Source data
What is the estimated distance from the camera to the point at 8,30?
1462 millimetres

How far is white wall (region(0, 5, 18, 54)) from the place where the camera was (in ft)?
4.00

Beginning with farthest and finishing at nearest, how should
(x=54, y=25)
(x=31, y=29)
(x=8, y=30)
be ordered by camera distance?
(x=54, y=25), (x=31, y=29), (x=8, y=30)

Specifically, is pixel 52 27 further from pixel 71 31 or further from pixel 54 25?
---
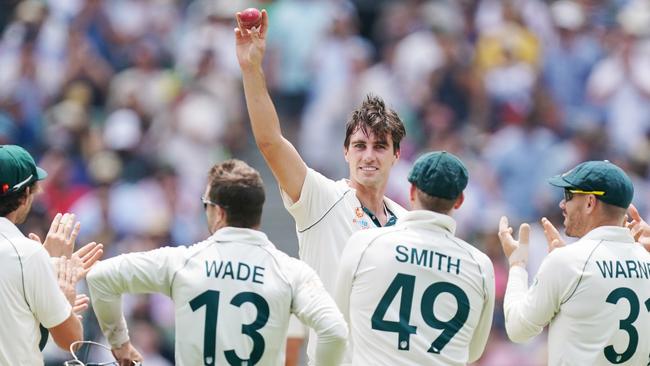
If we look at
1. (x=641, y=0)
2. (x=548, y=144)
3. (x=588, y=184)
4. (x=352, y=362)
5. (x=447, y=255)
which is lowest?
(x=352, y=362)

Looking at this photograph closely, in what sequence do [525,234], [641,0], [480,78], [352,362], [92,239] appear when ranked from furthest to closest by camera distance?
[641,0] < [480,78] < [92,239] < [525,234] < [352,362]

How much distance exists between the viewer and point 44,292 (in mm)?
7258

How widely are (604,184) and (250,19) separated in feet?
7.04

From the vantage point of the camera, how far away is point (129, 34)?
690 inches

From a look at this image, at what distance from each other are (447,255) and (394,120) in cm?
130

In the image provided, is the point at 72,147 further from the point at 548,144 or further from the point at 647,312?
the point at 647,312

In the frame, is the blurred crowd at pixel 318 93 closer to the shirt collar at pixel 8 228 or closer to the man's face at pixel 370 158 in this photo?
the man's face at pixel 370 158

WHAT IS ASKED
Echo the stretch of lines from the one containing "What is the" through the one containing "(x=54, y=25), (x=31, y=29), (x=8, y=30)", word for word.

RESULT OF THIS TASK
What is the estimated distance from the camera to the point at 8,30?
1462 millimetres

How far is white wall (region(0, 5, 18, 54)) from the place where the camera was (in ft)?
4.00

Beginning with farthest and finishing at nearest, how should
(x=54, y=25)
(x=31, y=29)
(x=8, y=30)
be ordered by camera distance?
(x=54, y=25), (x=31, y=29), (x=8, y=30)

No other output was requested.